De même que pour le salarié, c’est au fonctionnaire de présenter sa demande à son employeur accompagnée d’un certificat médical favorable établi par son médecin traitant.

Le mi-temps thérapeutique sera accordé après avis concordant du médecin agréé par l’administration.

Si les avis du médecin traitant et du médecin de l’administration ne sont pas concordants, l’administration saisit le comité médical ou la commission de réforme. Ces deux instances consultatives sont chargées de donner leur avis à l’employeur pour lui permettre de prendre des décisions sur la situation administrative du fonctionnaire.
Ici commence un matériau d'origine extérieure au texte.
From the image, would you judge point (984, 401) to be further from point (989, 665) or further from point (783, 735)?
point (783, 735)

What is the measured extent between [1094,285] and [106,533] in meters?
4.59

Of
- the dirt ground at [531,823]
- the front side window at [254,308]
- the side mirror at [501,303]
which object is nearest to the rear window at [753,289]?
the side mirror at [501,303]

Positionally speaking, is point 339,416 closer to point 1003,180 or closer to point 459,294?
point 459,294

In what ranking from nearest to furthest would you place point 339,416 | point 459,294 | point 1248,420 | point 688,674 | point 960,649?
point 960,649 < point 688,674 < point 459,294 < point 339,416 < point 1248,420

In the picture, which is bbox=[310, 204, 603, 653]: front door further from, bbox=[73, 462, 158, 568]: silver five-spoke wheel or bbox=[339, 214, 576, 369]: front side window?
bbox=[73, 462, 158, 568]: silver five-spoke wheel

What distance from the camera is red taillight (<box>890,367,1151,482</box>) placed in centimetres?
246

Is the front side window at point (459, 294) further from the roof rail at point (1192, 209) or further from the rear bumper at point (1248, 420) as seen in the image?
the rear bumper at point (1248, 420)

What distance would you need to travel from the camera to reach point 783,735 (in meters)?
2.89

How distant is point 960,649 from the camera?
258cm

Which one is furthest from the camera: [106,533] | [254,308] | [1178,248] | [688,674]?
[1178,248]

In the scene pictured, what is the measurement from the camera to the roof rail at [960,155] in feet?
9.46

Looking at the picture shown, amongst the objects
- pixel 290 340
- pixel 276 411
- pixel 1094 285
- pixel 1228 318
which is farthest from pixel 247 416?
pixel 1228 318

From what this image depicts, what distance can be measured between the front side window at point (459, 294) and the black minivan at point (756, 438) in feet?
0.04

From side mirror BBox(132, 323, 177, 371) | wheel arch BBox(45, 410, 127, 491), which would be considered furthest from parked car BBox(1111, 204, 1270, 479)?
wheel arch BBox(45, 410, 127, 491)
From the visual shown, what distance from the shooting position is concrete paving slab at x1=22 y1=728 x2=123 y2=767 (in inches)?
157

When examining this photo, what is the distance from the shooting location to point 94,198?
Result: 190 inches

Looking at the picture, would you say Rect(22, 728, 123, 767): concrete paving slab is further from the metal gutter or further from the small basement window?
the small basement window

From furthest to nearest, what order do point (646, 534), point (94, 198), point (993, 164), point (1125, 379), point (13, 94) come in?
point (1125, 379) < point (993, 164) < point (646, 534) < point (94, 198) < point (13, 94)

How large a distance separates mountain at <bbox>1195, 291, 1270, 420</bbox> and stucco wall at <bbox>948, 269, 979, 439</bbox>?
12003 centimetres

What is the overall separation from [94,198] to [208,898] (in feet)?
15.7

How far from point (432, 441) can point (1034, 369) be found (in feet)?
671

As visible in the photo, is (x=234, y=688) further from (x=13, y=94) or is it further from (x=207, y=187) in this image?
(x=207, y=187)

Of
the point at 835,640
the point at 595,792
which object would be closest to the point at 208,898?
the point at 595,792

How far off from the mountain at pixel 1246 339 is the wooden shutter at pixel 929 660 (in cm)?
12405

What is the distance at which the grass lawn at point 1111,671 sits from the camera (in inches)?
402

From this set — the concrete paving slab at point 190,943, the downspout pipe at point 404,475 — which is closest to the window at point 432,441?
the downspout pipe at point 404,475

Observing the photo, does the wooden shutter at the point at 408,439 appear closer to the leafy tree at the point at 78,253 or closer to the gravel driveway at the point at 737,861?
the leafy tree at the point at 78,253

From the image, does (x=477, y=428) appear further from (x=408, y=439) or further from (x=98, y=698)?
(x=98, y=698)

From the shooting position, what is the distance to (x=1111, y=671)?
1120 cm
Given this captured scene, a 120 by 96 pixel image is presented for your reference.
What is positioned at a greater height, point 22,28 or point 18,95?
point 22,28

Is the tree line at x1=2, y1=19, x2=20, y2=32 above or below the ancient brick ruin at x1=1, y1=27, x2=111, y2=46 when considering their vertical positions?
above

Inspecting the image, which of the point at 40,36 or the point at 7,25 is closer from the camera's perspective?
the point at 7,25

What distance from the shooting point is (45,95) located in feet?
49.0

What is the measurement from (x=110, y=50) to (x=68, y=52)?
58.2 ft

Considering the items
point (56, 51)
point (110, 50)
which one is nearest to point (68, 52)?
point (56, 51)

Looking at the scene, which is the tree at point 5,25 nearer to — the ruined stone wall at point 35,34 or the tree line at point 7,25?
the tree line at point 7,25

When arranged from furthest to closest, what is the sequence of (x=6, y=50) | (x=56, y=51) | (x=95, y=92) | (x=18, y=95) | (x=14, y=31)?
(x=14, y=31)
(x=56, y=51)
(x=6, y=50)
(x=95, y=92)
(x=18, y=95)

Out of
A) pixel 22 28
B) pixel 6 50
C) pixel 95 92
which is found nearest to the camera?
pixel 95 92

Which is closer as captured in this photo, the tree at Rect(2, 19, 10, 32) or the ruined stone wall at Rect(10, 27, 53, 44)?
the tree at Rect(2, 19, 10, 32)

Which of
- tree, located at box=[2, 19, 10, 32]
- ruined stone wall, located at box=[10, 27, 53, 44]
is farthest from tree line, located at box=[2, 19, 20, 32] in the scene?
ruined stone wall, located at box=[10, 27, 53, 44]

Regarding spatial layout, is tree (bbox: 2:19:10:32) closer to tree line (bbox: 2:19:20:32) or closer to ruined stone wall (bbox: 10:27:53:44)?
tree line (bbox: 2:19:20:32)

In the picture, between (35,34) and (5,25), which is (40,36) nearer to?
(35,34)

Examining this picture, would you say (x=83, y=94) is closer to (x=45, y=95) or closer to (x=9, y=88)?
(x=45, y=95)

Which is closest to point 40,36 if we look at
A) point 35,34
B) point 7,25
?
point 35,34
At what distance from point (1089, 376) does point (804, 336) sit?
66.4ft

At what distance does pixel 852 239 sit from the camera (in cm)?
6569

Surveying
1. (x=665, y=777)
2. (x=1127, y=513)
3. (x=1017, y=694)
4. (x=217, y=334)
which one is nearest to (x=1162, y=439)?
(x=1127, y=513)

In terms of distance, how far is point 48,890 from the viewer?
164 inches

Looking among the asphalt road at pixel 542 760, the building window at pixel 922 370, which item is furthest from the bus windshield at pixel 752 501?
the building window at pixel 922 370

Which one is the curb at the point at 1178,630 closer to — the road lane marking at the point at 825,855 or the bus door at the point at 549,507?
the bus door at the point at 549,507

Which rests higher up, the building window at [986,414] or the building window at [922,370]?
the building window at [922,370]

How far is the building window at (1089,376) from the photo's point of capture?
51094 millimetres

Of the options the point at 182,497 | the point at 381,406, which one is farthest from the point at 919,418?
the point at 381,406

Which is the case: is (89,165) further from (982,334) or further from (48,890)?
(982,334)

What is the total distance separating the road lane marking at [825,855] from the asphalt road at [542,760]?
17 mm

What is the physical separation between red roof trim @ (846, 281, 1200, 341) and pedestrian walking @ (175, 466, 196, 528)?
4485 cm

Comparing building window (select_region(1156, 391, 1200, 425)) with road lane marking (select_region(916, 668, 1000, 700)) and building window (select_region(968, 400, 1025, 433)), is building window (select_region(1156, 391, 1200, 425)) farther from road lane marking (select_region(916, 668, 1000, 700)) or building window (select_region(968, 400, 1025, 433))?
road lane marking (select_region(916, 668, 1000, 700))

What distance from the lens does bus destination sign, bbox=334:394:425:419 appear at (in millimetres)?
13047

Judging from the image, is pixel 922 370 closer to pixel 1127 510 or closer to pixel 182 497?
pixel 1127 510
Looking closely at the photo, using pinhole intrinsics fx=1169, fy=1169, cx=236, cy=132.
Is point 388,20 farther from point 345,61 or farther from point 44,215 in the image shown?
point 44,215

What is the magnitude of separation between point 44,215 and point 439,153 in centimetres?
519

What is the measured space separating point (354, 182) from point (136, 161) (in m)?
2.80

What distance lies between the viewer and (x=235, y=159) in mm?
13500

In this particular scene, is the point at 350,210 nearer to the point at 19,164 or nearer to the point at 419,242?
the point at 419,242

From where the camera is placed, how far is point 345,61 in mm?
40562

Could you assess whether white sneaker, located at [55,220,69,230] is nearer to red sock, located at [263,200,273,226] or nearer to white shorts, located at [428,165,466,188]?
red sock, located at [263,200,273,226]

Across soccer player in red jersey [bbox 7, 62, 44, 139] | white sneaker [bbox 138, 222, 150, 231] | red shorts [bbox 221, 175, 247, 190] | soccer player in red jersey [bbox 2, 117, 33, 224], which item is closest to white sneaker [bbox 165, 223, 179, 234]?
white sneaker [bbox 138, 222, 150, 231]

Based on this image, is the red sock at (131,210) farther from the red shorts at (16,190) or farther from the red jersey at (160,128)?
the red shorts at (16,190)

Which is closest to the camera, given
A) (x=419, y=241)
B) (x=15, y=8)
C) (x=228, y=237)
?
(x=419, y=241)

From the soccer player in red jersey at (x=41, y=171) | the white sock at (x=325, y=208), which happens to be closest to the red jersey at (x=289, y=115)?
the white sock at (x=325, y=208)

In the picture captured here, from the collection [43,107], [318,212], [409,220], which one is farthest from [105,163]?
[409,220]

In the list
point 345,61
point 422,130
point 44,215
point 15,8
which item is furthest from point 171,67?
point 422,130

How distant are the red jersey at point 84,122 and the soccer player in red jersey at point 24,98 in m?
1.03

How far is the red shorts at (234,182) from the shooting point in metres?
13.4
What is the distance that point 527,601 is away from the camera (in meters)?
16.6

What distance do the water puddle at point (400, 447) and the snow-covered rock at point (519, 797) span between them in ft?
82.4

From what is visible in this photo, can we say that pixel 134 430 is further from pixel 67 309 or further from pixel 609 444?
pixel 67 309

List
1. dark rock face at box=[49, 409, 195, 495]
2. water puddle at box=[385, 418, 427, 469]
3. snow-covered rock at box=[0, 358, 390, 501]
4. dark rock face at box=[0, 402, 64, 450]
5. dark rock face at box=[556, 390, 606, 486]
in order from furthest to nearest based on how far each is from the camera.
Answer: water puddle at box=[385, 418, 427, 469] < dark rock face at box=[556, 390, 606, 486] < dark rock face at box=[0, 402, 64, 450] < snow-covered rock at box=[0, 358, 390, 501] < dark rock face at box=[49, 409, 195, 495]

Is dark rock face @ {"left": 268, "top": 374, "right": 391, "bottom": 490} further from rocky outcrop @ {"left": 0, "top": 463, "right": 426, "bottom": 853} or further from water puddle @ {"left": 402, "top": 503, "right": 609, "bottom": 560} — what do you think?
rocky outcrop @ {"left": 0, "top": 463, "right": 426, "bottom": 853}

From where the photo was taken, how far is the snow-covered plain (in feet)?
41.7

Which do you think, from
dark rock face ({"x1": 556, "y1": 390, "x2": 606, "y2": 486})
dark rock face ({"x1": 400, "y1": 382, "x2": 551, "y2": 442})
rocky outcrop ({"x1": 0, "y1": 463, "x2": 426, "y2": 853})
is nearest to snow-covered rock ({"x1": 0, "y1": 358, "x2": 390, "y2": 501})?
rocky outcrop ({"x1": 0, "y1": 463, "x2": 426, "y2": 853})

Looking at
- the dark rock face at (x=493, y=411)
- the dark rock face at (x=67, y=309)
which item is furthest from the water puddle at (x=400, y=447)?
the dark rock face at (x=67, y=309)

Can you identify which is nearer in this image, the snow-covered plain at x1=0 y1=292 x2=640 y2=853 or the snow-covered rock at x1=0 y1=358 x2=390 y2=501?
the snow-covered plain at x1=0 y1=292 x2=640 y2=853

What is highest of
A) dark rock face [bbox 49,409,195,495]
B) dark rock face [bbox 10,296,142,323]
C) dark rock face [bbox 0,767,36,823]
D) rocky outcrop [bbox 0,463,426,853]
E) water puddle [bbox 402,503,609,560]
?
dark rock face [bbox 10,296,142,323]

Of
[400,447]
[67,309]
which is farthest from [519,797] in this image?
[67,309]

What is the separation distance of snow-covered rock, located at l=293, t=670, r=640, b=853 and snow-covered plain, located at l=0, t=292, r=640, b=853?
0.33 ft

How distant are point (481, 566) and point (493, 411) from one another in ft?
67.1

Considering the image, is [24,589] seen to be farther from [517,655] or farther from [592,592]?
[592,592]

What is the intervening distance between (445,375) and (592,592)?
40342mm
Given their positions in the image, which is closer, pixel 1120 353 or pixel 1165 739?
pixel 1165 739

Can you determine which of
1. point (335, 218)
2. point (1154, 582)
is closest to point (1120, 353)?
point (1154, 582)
L'autorisation de reprendre à temps partiel est accordée pour une durée de 3 mois renouvelable dans la limite d'1 an pour une même affection.

Quotité de travail

À temps partiel, la quotité de travail peut être de 50 %, 60 %, 70 %, 80 % ou 90 %. Elle peut varier sur avis du comité médical ou de la commission de réforme lors de chaque renouvellement de l’autorisation de temps partiel.

Les périodes de temps partiel thérapeutique sont considérées comme du temps plein pour :

  • La détermination des droits à l’avancement d’échelon et de grade
  • La constitution et la liquidation des droits à pension de retraite
  • L’ouverture des droits à un nouveau congé de maladie

La rémunération est également perçue en intégralité en ce qui concerne : le traitement indiciaire, l’indemnité de résidence et le supplément familial de traitement. Les primes et indemnités sont versées au prorata de la durée effective de service accomplie.

Avantages et inconvénients du mi-temps thérapeutique

Le dispositif de mi-temps thérapeutique permet aux salariés de reprendre un emploi ou de diminuer ses horaires de travail, en douceur, lorsque sa santé l’y oblige. Il lui libère également du temps disponible pour suivre une rééducation ou aller à divers rendez-vous médicaux.

Toutefois, le mi-temps thérapeutique peut se révéler désavantageux sur le plan de la rémunération. En effet, la CPAM est autonome quant au montant des Indemnités journalières.